Extrahierte Daten:

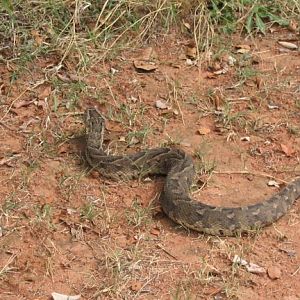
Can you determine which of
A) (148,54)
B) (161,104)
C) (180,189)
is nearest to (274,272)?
(180,189)

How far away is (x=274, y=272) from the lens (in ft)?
19.4

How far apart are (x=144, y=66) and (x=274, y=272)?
345 centimetres

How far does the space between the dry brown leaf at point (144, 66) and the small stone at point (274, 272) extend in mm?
3324

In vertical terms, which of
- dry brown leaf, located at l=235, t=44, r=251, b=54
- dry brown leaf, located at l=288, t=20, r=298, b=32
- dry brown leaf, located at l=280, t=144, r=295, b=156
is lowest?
A: dry brown leaf, located at l=280, t=144, r=295, b=156

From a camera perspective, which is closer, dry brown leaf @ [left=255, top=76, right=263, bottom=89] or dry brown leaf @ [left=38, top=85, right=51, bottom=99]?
dry brown leaf @ [left=38, top=85, right=51, bottom=99]

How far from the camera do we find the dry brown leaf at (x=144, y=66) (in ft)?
28.2

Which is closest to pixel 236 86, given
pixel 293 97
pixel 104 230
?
pixel 293 97

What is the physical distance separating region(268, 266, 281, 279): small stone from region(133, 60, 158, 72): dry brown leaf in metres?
3.32

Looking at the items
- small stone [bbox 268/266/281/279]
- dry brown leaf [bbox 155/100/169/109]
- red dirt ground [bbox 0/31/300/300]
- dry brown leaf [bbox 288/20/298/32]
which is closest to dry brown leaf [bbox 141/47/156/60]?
red dirt ground [bbox 0/31/300/300]

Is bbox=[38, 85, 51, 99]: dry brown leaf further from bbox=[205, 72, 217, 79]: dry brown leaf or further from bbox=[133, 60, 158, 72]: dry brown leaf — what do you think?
bbox=[205, 72, 217, 79]: dry brown leaf

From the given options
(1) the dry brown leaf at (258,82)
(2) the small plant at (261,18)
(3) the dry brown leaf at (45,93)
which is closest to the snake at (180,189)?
(3) the dry brown leaf at (45,93)

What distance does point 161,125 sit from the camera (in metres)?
7.90

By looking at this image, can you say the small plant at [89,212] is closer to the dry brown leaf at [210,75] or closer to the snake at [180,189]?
the snake at [180,189]

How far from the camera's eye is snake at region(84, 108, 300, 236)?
6.39m
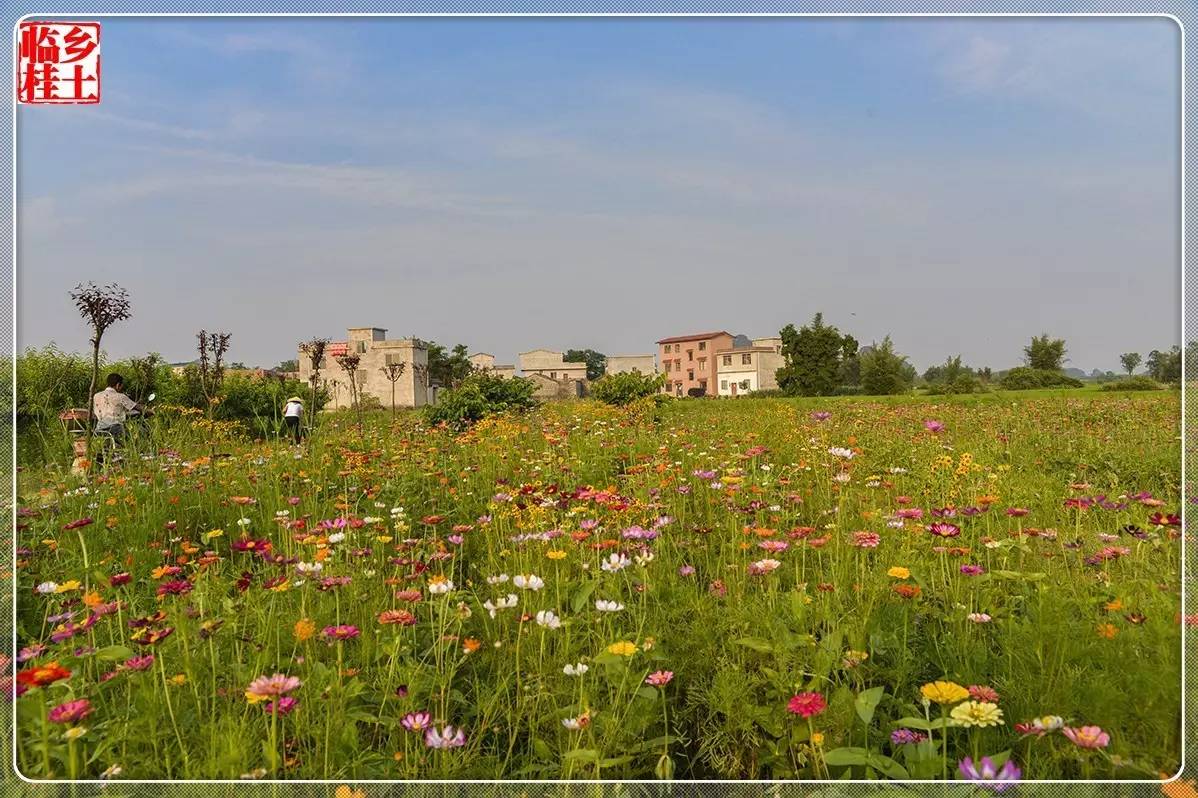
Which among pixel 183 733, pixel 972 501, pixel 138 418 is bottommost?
pixel 183 733

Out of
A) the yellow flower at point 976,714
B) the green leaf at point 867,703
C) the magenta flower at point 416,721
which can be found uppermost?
the yellow flower at point 976,714

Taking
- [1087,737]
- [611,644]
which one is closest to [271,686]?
[611,644]

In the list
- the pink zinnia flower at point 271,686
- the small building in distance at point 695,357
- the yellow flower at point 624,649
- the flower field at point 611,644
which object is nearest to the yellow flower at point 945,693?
the flower field at point 611,644

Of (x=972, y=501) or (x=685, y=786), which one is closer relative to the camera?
(x=685, y=786)

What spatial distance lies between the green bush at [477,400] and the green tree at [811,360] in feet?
11.0

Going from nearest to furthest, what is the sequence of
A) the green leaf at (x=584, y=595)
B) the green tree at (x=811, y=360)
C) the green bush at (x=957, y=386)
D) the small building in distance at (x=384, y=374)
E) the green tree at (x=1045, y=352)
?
the green leaf at (x=584, y=595) → the green tree at (x=1045, y=352) → the green tree at (x=811, y=360) → the green bush at (x=957, y=386) → the small building in distance at (x=384, y=374)

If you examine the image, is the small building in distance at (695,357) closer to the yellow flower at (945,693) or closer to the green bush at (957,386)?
the green bush at (957,386)

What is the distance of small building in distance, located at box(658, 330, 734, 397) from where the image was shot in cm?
844

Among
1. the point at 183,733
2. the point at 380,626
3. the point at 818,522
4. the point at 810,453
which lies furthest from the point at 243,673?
the point at 810,453

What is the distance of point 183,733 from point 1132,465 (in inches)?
189

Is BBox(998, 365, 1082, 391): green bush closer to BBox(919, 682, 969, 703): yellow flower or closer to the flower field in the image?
the flower field

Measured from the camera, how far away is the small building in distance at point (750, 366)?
8.61m

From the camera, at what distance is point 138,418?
500 centimetres

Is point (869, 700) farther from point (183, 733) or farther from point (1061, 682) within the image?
point (183, 733)
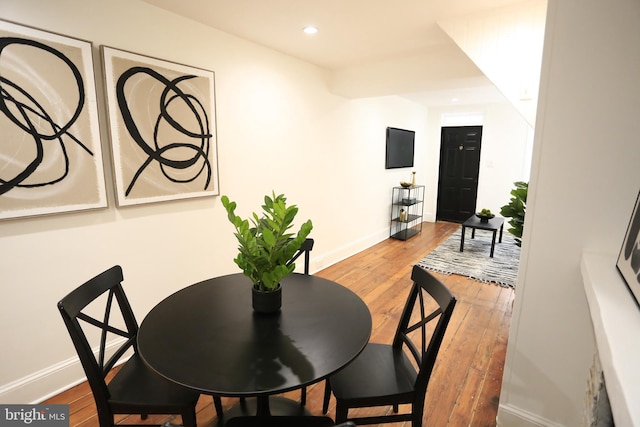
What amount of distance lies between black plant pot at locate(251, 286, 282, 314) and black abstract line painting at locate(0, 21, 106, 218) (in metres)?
1.27

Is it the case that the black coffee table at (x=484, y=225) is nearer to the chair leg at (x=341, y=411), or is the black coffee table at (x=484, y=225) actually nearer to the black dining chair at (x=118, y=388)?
the chair leg at (x=341, y=411)

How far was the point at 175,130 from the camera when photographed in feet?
7.35

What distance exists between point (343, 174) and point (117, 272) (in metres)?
3.04

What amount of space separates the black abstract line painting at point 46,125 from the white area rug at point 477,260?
3.58 meters

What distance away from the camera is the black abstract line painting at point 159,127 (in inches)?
77.0

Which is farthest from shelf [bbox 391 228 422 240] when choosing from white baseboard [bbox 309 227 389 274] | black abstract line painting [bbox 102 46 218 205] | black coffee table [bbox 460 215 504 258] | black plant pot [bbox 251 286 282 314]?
black plant pot [bbox 251 286 282 314]

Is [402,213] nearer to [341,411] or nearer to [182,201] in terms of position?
[182,201]

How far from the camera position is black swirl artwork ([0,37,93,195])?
1.56 metres

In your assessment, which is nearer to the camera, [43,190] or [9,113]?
[9,113]

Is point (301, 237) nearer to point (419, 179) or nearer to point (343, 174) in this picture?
point (343, 174)

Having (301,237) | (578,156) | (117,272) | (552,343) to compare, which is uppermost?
(578,156)

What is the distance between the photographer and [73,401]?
1834 mm

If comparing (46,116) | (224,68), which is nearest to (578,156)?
(224,68)

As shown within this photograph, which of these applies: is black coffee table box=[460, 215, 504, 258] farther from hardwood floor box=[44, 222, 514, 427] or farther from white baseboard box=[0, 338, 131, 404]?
white baseboard box=[0, 338, 131, 404]
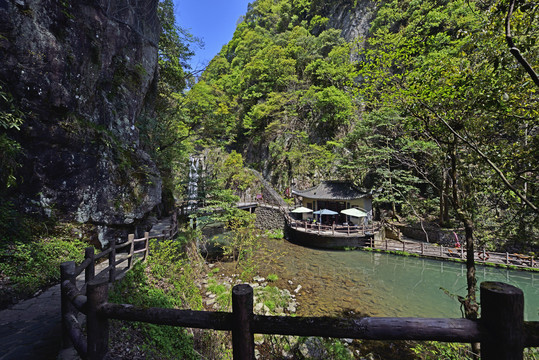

Aufgabenstellung:
Schreib die Datensätze vollständig noch einmal ab, beginnend am Anfang und endend mit der Zeile, die „345 centimetres“ enthält, und erhöhe dabei jede Zahl in den Antworten, also Koordinaten und Entfernungswerte, um 110, während alle übrigen Zahlen unverändert bleiben. Die Bilder gehören nicht in die Antwort.

Antwort:
Can you determine which of
A) (148,54)
B) (161,104)
C) (180,189)
is nearest to (274,272)?
(290,299)

How far away is (x=274, y=272) from the lens (in ft)?
129.4

How far apart are (x=144, y=66) and (x=274, y=272)?
455 centimetres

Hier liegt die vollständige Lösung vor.